United Kingdom Foreign Secretary Boris Johnson said Britain may not participate "in the normal way" in this summer's World Cup in Russia if Moscow is proven to be behind the unexplained illness of a former spy.
Sergei Skripal, 66, and his 33-year-old daughter Yulia are in a critical condition after collapsing in the English city of Salisbury on Sunday.
Johnson told members of Parliament in the House of Commons that Britain will have a "robust" response if Russian involvement is proven, including sanctions and other measures.
England was the only team from the UK to qualify for tournament, which is scheduled to take place in June and July.
Johnson said that if Russian involvement is proved, "it will be very difficult to imagine that UK representation at that event will go ahead in the normal way."
He added that Russia is now "in many respects a malign and disruptive force and the UK is in the lead across the world in trying to counteract that activity."
The Conservative MP for Henley said that while he was not now "pointing fingers at anyone, I say to governments around the world that no attempt to take innocent life on UK soil will go either unsanctioned or unpunished."
Skripal was convicted in 2006 of passing state secrets to MI6 before being given refuge in the UK as part of a spy swap.
The former colonel in Russian military intelligence, who was sentenced to 13 years in prison, was among four convicts who were given pardons and one of two sent to Britain in 2010 in a deal that was said at the time to be the largest exchange since the Cold War.

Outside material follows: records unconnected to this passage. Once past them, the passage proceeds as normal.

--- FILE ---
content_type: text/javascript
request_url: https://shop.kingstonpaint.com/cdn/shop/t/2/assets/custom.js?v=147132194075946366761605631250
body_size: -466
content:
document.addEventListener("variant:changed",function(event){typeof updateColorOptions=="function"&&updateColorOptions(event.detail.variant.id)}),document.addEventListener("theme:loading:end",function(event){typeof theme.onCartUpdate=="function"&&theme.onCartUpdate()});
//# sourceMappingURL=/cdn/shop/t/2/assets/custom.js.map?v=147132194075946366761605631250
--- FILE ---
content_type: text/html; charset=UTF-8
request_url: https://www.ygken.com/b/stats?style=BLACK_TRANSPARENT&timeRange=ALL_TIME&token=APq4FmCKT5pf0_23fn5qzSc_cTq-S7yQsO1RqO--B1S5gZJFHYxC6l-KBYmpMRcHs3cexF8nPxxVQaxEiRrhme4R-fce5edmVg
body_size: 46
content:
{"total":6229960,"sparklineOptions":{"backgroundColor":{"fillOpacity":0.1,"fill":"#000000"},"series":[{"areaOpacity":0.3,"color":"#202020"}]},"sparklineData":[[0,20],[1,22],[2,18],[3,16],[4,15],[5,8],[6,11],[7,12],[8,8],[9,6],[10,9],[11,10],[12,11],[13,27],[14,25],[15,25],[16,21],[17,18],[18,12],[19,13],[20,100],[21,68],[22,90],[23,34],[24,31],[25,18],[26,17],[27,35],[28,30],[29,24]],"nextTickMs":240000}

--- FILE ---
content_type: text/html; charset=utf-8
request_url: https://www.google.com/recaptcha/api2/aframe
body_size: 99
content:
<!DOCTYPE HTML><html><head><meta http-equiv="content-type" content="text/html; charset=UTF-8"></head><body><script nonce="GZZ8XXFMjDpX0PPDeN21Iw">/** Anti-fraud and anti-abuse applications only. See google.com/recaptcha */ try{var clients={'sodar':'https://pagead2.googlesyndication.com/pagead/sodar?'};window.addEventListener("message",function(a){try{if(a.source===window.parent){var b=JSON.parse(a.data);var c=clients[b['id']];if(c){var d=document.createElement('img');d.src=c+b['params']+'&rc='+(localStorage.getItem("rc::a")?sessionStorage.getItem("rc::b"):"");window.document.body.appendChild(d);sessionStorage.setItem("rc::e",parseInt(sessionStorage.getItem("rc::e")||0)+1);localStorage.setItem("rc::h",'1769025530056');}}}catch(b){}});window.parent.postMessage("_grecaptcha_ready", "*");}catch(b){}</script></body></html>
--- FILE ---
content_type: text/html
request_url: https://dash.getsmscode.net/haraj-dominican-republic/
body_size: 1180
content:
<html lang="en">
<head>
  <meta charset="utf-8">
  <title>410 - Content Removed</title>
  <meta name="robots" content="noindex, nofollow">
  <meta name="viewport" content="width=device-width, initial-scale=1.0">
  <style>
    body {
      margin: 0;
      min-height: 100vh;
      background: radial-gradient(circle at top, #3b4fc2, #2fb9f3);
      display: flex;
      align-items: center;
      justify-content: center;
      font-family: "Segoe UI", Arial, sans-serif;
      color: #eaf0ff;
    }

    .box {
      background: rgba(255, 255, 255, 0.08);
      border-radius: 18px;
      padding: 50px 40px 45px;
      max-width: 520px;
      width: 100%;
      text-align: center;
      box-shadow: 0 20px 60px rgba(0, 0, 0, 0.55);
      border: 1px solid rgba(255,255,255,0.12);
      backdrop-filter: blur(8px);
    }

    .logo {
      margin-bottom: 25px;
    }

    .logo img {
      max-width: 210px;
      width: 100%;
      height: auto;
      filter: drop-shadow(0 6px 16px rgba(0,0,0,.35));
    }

He was found along with his daughter on a bench in The Maltings in Salisbury after police were called by a concerned member of the public at around 4.15 p.m. on Sunday.
The pair did not have any visible injuries and were taken to Salisbury District Hospital, where they are being treated in intensive care for "suspected exposure to an unknown substance."
Information from the Press Association was used in this report.